清水建設/AI搭載自動搬送ロボ、建築現場で実機検証/18年後半にも本格運用

 清水建設は、自律型ロボットを導入した新たな建築生産システムの構築に向け、人工知能(AI)を搭載した自動搬送ロボット「ROBO-CARRIER」を東京都内の建築工事現場で試験運用する。レーザーセンサーなどで自己の所在位置や対象物を認識しながら資材を所定の位置に自動搬送する。今後都内の数カ所の現場で実証しながら実機の生産を進め、来年後半に本格適用する予定だ。
 同社は、溶接、天井、搬送の三つの作業に自律型ロボットを導入する次世代型建築生産システム「シミズ スマート サイト」の構築を進めている。各ロボットはタブレット操作によりロボット統合管理システムから送信される作業指示に基づいて自律的に稼働し、作業の省力化による生産性向上が期待される。
 このうち今回実証を行うROBO-CARRIERは、現場に搬入された資材を同じフロア内で移動・搬送する水平搬送用ロボット。
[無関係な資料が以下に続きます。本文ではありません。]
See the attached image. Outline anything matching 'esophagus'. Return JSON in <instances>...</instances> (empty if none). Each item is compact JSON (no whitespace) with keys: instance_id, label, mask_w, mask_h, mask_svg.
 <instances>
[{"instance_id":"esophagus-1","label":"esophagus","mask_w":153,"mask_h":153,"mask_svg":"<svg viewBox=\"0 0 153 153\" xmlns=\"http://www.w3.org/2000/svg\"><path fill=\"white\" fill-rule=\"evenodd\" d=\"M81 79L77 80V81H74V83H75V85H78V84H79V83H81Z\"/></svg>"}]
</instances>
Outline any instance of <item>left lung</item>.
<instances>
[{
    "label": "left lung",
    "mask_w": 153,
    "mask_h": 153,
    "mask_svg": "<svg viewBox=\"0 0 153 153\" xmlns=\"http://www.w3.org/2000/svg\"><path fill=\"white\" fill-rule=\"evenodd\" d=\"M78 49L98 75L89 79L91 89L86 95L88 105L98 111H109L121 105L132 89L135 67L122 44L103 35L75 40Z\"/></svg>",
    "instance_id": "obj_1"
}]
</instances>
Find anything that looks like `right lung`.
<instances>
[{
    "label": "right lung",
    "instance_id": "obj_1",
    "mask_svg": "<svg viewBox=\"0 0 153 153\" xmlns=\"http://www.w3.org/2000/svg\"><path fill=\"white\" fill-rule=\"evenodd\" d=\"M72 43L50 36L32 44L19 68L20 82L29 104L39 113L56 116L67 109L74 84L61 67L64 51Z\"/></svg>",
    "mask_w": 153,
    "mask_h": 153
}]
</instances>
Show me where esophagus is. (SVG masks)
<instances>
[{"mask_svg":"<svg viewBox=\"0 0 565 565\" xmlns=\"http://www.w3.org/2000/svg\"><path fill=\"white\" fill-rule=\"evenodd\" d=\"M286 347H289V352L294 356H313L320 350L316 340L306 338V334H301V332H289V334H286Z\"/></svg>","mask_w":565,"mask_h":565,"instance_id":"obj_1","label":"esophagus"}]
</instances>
機体上部のレーザーセンサーで取得した躯体などの位置情報とBIM(ビルディング・インフォメーション・モデリング)データを照合して自分の所在位置を認識。機体下部の障害物検知用レーザーセンサーと、距離測定用2眼カメラの情報を合わせて自ら走行ルートを選択して、指示された作業場所まで資材を自動搬送する。
 同社が東京都千代田区で施工する「日本大学理工学部駿河台校舎南棟(仮称)新築工事」で実証中で、16日には同作業所をパトロールした勝田智明東京労働局長の前で、フロア内の資材搬送を実演。勝田局長は「建設業界でも働き方改革が課題となり、実現には生産性向上が必要になる。省力化につながるロボット開発は、人と機械の分離や重筋作業の軽減などよる労働災害防止にもつながる」と開発、導入に期待を示した。
 実際の現場では、トラックからエレベーターへの搬送用と、エレベーターから作業場所への搬送用の2台が配備され、2台で作業員8人分の作業をこなすという。開発を担当する清水建設の印藤正裕常務執行役員生産技術本部長は「人が足りない中では、ロボットが資材運搬などの重筋作業を請け負うことで、技能労働者は本来の技能を使った作業に集中でき、施工の効率化につながる。生産性向上に大きな効果があると期待している」と有効性を強調。来年後半から関西地区の高層ビル新築現場で本格稼働させる考えを示した。